The wind must be favoring Hurley. Throughout his career, he has maintained his sanity and become a top competitor on the conference level in his event. During the FSU Relays, Hurley tied his collegiate best of 16’6.75″(5.05m) and qualified for regionals for the third year in a row, but he has bigger dreams.
“I cleared regionals; now all I have to do is keep jumping higher and clear 17′ in order to go to nationals,” said Hurley.
For the masses, being thrown into the air at a height of 17′ off the ground would be a nightmare but Hurley is used to it as pole vaulting is not the first time he has jumped to entertain others.
“I’ve jumped off my roof to shoot a video,” said Hurley. “I would jump and then play it backwards to make it look like I jumped on the roof.”
When he’s not shooting extreme videos where he’s jumping from rooftops, Tallahassee residents may see him in unlikely places revealing his crazy nature.
Many may perceive Hurley’s behavior to be a little crazy but he doesn’t mind.

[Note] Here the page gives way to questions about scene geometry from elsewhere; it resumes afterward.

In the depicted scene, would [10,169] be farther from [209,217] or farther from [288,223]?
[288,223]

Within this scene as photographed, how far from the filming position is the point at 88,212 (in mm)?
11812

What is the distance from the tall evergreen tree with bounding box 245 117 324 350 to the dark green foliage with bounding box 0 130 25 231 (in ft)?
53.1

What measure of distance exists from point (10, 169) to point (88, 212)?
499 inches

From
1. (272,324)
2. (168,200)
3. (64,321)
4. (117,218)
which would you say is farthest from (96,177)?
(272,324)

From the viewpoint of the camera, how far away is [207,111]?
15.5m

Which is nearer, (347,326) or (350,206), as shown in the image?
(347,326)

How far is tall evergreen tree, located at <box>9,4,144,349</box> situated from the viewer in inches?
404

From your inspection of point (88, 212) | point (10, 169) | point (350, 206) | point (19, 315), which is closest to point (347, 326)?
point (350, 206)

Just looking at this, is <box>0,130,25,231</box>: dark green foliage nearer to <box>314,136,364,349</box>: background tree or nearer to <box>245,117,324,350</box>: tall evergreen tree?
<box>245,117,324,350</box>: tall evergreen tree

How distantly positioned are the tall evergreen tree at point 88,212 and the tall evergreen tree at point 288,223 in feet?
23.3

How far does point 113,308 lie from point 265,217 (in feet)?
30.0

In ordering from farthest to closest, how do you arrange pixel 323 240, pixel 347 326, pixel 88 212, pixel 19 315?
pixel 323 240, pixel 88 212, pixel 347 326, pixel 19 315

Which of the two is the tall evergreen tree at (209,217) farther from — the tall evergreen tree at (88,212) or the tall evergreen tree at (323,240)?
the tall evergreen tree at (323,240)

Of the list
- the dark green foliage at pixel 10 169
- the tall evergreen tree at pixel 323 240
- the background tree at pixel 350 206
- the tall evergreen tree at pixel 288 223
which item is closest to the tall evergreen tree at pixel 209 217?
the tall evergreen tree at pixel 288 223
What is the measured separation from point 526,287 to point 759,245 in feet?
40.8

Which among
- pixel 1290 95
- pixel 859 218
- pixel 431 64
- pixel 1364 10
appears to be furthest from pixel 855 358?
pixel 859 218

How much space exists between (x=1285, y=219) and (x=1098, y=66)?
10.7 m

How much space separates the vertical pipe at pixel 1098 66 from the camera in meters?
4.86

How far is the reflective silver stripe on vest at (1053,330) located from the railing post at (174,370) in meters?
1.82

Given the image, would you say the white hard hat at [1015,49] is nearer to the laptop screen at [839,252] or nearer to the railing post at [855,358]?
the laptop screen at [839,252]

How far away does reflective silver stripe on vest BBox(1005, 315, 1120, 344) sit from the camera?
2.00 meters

In his opinion, that is the key quality a pole vaulter must posses.
“Pole vaulting is what crazy people do to have fun.”
Though Hurley admits that pole vaulting is fun, it is not a common sport for most people to try, therefore he finds motivation from within in order to continue competing.
“You have to be self-motivated,” said Hurley. “I’m always trying to push myself to be better at little thing like running faster and jumping higher.”
In addition to pushing himself to do better, he also finds inspiration in other members of FSU men’s track and field team.
“Really a motivation is all the guys on the team,” said Hurley. “We have amazing athletes like Rafeeq (Curry), Garrett (Johnson) and Walter (Dix); people who are national champions and have amazing talent. You’re inspired by being around people like that.”
With his internal drive and the success of his teammates, Hurley is striving to reach his career goal of 18′.
“This year I would like to clear 17’6″,” said Hurley. “Coach (Dennis) Nobles always tells me I can clear 18′. That would definitely be a mark that I would like to jump before my career is over. If I could jump that I’d be satisfied and be able to move on in my life.”
Conditioning himself to jump more than a foot higher than his personal best is no easy feat but Hurley maintains his sanity by not becoming frustrated when his height doesn’t increase.
“I try to keep in perspective what my goals are, but sometimes you get stuck in a rut where you are and forget to do something or are stuck doing the same thing over again,” said Hurley. “I just try to not get frustrated and stay motivated and think of the big picture.”
When Hurley is trying to keep a cool head he busies himself by watching football.
“I like a wide variety of sports,” said Hurley. “I definitely like football because I used to play. I enjoy the hitting aspect and the amazing things the guys do.
Although football is exciting and dangerous, the adventurous spirit that Hurley possesses makes him crave extreme sports.
“Right before I started pole vaulting I was into skateboarding and things like that,” said Hurley. “I like to watch snowboarding and skateboarding and cool things like that.”
If there are any crazy, thrill-seeking individuals who tend to be misunderstood by their peers, Hurley would like to offer some advice.
“Be yourself,” said Hurley. “And then you’ll end up in a cool sport like pole vaulting.”